An important component of primary care is that it is continuous, allowing the physician and the patient to develop a relationship over time. This makes it possible for primary-care physicians to accumulate information about personal family history that would not be available to other specialists.

Primary-care physicians try to be community- and population-focused. A doctor can practice high-quality primary care only if he or she knows the community, knows what is prevalent in the community, knows the risks in the community, and knows what the community’s health concerns are.

An important characteristic of primary-care practice is that the physicians see common problems. They specialize in breadth of knowledge and expertise. At the same time, they need to recognize patterns that suggest the unusual. In order to practice in this way, primary-care physicians need information systems and decision support. Because they have a very high volume of practice, their support systems must work on time and all the time. Primary-care physicians cannot wait until the evening or the next day to come up with answers.
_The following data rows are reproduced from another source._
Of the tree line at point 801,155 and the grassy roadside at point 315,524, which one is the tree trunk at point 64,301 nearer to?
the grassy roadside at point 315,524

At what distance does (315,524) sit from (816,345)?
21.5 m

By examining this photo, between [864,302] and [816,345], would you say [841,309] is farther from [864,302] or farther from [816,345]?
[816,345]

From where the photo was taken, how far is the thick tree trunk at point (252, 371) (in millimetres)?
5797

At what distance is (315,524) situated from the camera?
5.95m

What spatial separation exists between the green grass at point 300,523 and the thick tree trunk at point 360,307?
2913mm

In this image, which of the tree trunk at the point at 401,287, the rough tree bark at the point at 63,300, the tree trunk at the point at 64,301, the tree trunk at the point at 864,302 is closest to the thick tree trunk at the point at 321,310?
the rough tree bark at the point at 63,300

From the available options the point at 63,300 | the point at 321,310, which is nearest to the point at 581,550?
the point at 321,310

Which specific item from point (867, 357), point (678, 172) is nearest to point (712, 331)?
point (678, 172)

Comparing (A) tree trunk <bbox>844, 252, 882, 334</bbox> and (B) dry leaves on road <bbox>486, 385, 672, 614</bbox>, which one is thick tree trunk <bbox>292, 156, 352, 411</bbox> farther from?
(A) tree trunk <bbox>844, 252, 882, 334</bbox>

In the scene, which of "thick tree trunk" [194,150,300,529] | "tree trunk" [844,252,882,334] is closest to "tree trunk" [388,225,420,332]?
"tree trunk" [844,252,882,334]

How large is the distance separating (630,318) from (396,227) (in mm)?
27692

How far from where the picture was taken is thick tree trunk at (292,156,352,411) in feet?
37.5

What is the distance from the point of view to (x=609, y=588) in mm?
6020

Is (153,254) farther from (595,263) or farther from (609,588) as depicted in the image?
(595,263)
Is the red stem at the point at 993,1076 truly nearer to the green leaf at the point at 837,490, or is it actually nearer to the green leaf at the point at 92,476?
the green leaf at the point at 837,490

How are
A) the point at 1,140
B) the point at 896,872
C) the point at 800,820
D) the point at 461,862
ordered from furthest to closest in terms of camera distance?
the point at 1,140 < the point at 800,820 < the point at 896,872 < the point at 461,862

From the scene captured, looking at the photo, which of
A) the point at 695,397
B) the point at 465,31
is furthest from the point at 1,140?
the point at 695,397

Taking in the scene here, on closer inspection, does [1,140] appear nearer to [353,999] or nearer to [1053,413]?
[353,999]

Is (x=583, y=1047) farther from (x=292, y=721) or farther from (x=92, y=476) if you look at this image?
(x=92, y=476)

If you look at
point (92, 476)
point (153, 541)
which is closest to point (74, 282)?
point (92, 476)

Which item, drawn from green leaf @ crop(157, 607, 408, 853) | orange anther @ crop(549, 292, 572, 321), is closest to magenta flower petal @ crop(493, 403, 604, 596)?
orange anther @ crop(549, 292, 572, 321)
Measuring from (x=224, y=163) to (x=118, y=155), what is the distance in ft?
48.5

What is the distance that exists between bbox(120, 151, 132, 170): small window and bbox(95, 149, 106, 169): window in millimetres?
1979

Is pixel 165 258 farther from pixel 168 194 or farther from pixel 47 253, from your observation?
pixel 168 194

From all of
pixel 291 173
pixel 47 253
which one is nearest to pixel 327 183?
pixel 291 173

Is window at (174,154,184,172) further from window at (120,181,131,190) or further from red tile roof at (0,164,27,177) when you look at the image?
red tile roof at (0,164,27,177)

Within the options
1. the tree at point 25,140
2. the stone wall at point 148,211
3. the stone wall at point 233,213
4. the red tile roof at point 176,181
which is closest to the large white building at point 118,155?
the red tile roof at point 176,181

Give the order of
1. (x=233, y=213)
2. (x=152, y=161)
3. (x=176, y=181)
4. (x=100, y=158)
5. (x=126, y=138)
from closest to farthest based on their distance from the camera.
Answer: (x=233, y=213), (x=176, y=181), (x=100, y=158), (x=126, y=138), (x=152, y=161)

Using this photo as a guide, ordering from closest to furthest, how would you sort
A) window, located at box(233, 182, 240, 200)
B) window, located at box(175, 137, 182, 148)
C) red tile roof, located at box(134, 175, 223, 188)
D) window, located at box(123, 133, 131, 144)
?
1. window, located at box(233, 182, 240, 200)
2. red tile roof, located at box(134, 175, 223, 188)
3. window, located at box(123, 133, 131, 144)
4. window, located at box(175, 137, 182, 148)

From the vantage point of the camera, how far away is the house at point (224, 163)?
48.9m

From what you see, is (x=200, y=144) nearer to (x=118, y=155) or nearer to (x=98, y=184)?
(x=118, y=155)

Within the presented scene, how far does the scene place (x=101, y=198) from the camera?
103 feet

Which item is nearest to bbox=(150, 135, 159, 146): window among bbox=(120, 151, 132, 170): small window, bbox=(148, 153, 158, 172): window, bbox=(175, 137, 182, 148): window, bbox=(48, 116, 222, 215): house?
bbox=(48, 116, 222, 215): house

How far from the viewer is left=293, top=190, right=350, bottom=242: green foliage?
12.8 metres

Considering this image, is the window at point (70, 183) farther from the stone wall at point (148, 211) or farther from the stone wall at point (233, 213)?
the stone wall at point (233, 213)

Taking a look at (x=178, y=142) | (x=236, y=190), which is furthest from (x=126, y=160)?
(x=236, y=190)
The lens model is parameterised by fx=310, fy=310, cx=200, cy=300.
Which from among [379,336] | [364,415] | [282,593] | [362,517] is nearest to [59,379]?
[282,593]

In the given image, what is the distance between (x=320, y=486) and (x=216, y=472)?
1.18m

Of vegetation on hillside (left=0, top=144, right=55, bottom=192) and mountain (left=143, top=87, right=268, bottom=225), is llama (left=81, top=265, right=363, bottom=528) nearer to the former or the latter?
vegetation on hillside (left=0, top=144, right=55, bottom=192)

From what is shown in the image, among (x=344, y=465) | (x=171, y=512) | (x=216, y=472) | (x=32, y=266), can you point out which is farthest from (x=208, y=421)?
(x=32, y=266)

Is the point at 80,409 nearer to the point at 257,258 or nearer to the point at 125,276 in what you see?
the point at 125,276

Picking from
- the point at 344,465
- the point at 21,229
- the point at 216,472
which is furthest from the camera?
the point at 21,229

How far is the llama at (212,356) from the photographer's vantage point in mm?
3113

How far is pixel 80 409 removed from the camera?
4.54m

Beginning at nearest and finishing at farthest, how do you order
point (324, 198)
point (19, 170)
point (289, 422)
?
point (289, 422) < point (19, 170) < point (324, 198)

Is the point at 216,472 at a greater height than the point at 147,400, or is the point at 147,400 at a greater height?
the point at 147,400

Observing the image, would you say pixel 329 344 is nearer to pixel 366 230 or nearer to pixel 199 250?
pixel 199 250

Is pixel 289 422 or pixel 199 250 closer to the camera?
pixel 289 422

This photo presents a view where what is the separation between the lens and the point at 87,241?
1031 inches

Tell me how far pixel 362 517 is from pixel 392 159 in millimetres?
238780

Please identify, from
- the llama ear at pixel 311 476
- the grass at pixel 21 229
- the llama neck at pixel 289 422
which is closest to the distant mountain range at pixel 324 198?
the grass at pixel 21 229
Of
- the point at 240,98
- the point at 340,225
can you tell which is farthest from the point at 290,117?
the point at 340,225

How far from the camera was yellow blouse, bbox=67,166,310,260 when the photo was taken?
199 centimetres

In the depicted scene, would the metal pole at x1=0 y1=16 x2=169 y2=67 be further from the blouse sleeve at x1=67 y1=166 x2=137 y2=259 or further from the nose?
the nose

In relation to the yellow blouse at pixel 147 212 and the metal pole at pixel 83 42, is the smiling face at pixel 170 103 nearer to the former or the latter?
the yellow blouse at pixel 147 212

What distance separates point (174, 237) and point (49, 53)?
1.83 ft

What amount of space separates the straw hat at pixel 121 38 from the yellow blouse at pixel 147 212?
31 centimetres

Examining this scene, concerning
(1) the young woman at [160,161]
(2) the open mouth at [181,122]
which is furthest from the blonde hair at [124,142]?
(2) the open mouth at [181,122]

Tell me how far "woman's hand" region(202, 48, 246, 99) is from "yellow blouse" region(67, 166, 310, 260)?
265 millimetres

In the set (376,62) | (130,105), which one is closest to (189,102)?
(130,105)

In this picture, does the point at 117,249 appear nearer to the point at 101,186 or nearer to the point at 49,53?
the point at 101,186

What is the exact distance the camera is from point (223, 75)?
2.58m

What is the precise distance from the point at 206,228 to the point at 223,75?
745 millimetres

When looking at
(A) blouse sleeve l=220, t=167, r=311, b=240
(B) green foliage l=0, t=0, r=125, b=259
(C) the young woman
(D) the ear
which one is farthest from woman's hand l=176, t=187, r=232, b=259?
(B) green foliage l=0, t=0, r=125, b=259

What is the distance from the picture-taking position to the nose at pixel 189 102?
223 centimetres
In primary care, medical tests and interventions must be appropriate for populations in which rare conditions are actually rare. Tests with even small errors can have magnified effects. A test that has a 99.9 percent specificity can still be a catastrophe in primary care if the condition is rare because positive tests will often be false positives, requiring a further cascade of medical testing and intervention. Rare conditions are rare in primary care, as they are in populations.

For primary-care physicians to incorporate a new test or innovation, several conditions must be met. First, a new test or innovation must be available, feasible, and acceptable to the patient. It has to do what it says it does. It has to be accurate and reproducible. It has to improve clinical outcomes that patients would notice and care about when compared to current practice. For example, changes in laboratory values are usually not enough in primary care because the patient expects to actually experience improvement with a new test or innovation. A new innovation should not increase adverse effects. Finally, it should be “worth it”—that is, the patient should think it is worth it either with insurance or with out-of-pocket payments. The calculation that goes into determining worth is more complex and nuanced than what typically goes into a cost-effectiveness analysis.

Primary-care clinicians need authoritative advice. No one can keep up with the staggering volume of medical information or make sense of all the volumes of literature. Authoritative advice can help clinicians deal with complex decisions by identifying the key factors important to decision making. Furthermore, authoritative advice has the potential to improve the quality of physician decision making. Such advice can provide justification to patients, payers, and the legal system by presenting the criteria used to make decisions.